Some critique is besides pointed astatine Polygon’s alleged deficiency of transparency. This is not the archetypal clip Polygon’s alleged opaqueness is connected the table. Chris Blec astatine DeFi Watch antecedently sent a request to the Polygon squad asking for clarity. According to some Bons and Blec, Polygon did not reply Blec’s request.

However, the Polygon squad is not each soundless connected the substance arsenic questions of this benignant person arisen before. The squad has antecedently published a multisig transparency study to bring clarity to the matter. In a effect to Bons’ tweet, Mihailo Bjelic, co-founder of Polygon, indirectly confirms the multisig worries arsenic Polygon is “working towards removing them”. The multisig was implemented astatine an “early phase” and is seemingly not an perfect solution arsenic the strategy grows.

1/9 The usage of multisigs has been addressed galore times. Mainly for the involvement of newcomers, let's screen the cardinal points erstwhile again.

TL;DR: Multisigs are utilized to summation security, not to alteration it. Polygon is responsibly utilizing them, and we are moving towards removing them. https://t.co/vSlSQUaRmX

— Mihailo Bjelic (@MihailoBjelic) February 14, 2022

“They [multisigs] are considered the optimal attack to unafraid idiosyncratic funds successful the aboriginal phases of improvement and are utilized by astir each scaling and bridging project.”

Bjelic points to the transparency study detailing the “plan to amended and yet region multisigs.” Bjelic past addresses immoderate of the points successful Bons’ tweet.

“Exit scam is not a realistic interest for Polygon”

According to BjelicI, an exit scam is not a realistic interest for Polygon; multisigs are utilized to support users from hacks, and Polygon is utilizing the multisig the mode it does due to the fact that they are being responsible, contrary to the accusations.

As per Bons’ critique, a 5 retired of 8 multisig is “wholefully insufficient” for protecting arsenic overmuch arsenic $5 cardinal of funds, and that 4 of those 8 multisigs were “given” to extracurricular parties selected by Polygon. To Bons, this whitethorn represent a hazard of collusion.

According to BjelicI, however, the extracurricular parties are “reputable Ethereum/Polygon projects and were not selected by Polygon, they decided to participate.”

“The much signers, the harder it is to coordinate them successful lawsuit an contiguous absorption is required. We are trying to find the close equilibrium here; we already person much signers than astir of the different scaling projects,” BjelicI replies.

Here’s what Polygon should do

In his tweets, Bons besides shares immoderate proposal with the Polygon team.

In Bons’ opinion, Polygon has to decentralize their ain governance based connected the Matic token holders. Currently, this is inactive acold excessively centralized pursuing a DPoS (Delegated Proof of Stake) exemplary with a debased fig of validators. According to data from the Polygon artifact explorer Plygonscan, lone 4 validators mined a bulk of the blocks the past 7 days.

Once Polygon has decentralized their governance. They volition person to transportation the astute declaration admin cardinal to the Matic token holders, Bons suggests.

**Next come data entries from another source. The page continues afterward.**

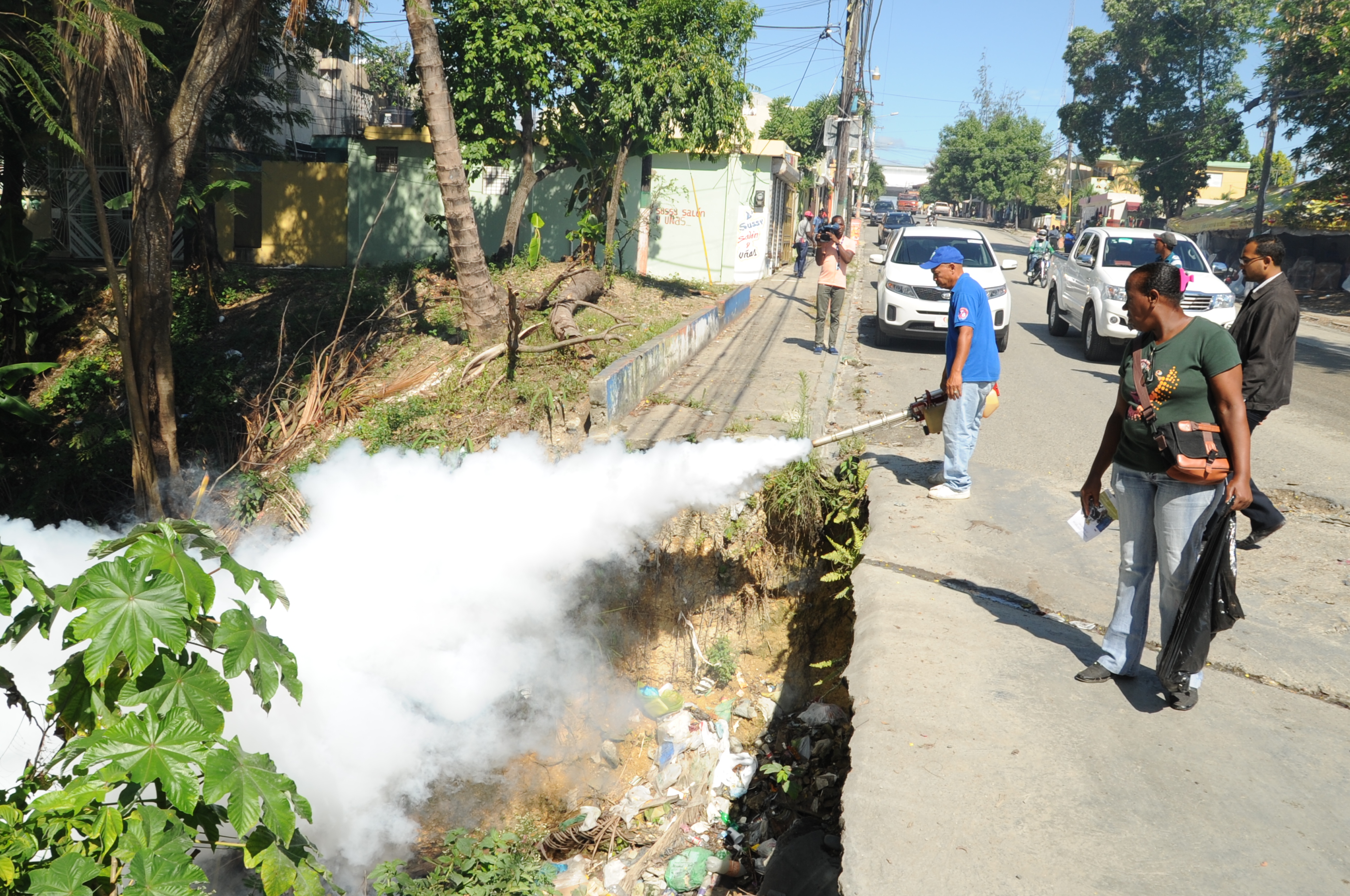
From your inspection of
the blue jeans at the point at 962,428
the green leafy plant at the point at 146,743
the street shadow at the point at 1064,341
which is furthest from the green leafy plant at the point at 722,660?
the street shadow at the point at 1064,341

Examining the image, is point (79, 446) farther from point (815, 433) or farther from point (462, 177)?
point (815, 433)

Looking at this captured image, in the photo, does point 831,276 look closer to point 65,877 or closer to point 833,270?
point 833,270

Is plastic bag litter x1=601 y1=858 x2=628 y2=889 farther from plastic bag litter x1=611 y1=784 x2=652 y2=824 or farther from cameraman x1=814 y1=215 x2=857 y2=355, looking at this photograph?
cameraman x1=814 y1=215 x2=857 y2=355

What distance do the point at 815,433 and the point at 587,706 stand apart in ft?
11.0

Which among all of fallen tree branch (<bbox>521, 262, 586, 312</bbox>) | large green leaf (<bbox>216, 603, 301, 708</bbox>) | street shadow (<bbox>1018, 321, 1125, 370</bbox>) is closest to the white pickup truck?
street shadow (<bbox>1018, 321, 1125, 370</bbox>)

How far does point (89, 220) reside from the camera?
1889 cm

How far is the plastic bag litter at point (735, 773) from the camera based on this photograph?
5.48 meters

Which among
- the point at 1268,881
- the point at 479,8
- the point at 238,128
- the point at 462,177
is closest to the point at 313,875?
the point at 1268,881

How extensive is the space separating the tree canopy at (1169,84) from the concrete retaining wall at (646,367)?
36.6 m

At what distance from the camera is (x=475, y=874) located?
16.4 ft

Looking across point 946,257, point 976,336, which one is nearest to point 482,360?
point 946,257

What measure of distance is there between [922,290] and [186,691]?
1183cm

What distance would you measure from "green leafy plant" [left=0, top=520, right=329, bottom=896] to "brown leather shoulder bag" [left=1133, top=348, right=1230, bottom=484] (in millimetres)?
3425

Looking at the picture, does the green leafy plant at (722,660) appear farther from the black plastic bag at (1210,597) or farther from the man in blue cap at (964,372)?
the black plastic bag at (1210,597)
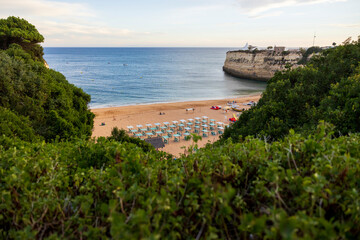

Effectively turning power implicit to the “Matic DAO”. This would astir apt necessitate a migration implicit to a caller Polygon Smart contract.

“This would evidently beryllium precise hard and costly to do. However, that is the terms to wage for not doing things right, to statesman with. It is the terms we wage for decentralization and the information that comes on with that. This is what cryptocurrency should beryllium each about,” Bons tweets.

In his reply, BjelicI says that the suggested solution “is decidedly our goal, arsenic described successful the transparency report. However, this volition summation the absorption clip successful lawsuit of a bug, truthful it volition beryllium implemented and activated gradually.”

CryptoSlate has reached retired to Polygon for comments, but received nary answers astatine the clip of writing. Some of the quotes person been edited for clarity.